— begin EXERCISE DATA —
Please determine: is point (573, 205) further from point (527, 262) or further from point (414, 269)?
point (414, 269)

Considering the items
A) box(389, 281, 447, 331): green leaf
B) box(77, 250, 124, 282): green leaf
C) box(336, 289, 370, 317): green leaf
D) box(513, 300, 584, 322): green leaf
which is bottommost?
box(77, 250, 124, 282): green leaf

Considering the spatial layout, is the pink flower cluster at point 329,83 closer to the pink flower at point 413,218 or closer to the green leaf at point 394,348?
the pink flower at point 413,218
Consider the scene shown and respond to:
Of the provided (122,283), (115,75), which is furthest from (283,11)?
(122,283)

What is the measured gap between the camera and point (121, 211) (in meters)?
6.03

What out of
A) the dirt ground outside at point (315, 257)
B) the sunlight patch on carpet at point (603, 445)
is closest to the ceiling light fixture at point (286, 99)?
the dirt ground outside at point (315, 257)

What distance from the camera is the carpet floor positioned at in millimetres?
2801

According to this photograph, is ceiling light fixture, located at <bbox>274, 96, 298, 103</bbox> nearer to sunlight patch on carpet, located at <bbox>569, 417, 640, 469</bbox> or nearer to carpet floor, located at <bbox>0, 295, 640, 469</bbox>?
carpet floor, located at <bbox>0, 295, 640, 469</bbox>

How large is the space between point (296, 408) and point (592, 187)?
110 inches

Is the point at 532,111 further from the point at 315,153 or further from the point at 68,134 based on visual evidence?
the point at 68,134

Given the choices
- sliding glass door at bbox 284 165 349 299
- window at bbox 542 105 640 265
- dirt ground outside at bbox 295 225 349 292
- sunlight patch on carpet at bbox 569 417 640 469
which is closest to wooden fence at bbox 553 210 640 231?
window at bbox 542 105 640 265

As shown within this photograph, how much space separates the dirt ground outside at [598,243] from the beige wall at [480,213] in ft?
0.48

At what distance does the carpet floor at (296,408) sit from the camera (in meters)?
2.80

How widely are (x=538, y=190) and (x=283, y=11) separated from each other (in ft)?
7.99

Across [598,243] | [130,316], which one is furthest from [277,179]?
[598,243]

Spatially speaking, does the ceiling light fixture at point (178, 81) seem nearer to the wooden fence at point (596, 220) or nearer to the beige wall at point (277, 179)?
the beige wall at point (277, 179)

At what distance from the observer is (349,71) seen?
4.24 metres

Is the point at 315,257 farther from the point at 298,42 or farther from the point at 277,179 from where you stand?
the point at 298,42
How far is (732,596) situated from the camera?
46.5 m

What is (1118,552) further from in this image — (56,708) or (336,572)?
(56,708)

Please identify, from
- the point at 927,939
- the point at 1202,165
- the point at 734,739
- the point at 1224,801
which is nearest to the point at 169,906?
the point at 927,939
— end EXERCISE DATA —
WRITTEN TASK:
Arrange all of the lines above as a numbered list, omitting the blank lines.

THE ANSWER:
1. Please determine: is point (573, 205) further from point (527, 262) or further from point (414, 269)?
2. point (414, 269)
3. Considering the items
4. A) box(389, 281, 447, 331): green leaf
5. B) box(77, 250, 124, 282): green leaf
6. C) box(336, 289, 370, 317): green leaf
7. D) box(513, 300, 584, 322): green leaf
8. which is bottommost?
9. box(77, 250, 124, 282): green leaf
10. Considering the spatial layout, is the pink flower cluster at point 329,83 closer to the pink flower at point 413,218 or closer to the green leaf at point 394,348?
11. the pink flower at point 413,218
12. Consider the scene shown and respond to:
13. Of the provided (122,283), (115,75), which is furthest from (283,11)?
14. (122,283)
15. What is the measured gap between the camera and point (121, 211) (in meters)?
16. 6.03
17. What out of
18. A) the dirt ground outside at point (315, 257)
19. B) the sunlight patch on carpet at point (603, 445)
20. is closest to the ceiling light fixture at point (286, 99)?
21. the dirt ground outside at point (315, 257)
22. What distance from the camera is the carpet floor positioned at in millimetres?
23. 2801
24. According to this photograph, is ceiling light fixture, located at <bbox>274, 96, 298, 103</bbox> nearer to sunlight patch on carpet, located at <bbox>569, 417, 640, 469</bbox> or nearer to carpet floor, located at <bbox>0, 295, 640, 469</bbox>?
25. carpet floor, located at <bbox>0, 295, 640, 469</bbox>
26. How large is the space between point (296, 408) and point (592, 187)?
27. 110 inches
28. Is the point at 532,111 further from the point at 315,153 or further from the point at 68,134 based on visual evidence?
29. the point at 68,134
30. Given the choices
31. - sliding glass door at bbox 284 165 349 299
32. - window at bbox 542 105 640 265
33. - dirt ground outside at bbox 295 225 349 292
34. - sunlight patch on carpet at bbox 569 417 640 469
35. which is closest to wooden fence at bbox 553 210 640 231?
36. window at bbox 542 105 640 265
37. As shown within this photograph, how much space separates the dirt ground outside at [598,243] from the beige wall at [480,213] in ft?
38. 0.48
39. At what distance does the carpet floor at (296,408) sit from the camera (in meters)?
40. 2.80
41. How widely are (x=538, y=190) and (x=283, y=11) separated from each other (in ft)?
42. 7.99
43. Across [598,243] | [130,316], which one is furthest from [277,179]?
44. [598,243]
45. Spatially speaking, does the ceiling light fixture at point (178, 81) seem nearer to the wooden fence at point (596, 220) or nearer to the beige wall at point (277, 179)?
46. the beige wall at point (277, 179)
47. At what distance from the observer is (349,71) seen?
48. 4.24 metres
49. Is the point at 315,257 farther from the point at 298,42 or farther from the point at 277,179 from where you stand?
50. the point at 298,42
51. How far is (732,596) situated from the camera?
52. 46.5 m
53. What is (1118,552) further from in this image — (56,708) or (336,572)?
54. (56,708)
55. Please identify, from
56. - the point at 927,939
57. - the point at 1202,165
58. - the point at 734,739
59. - the point at 1224,801
60. which is nearest to the point at 169,906?
61. the point at 927,939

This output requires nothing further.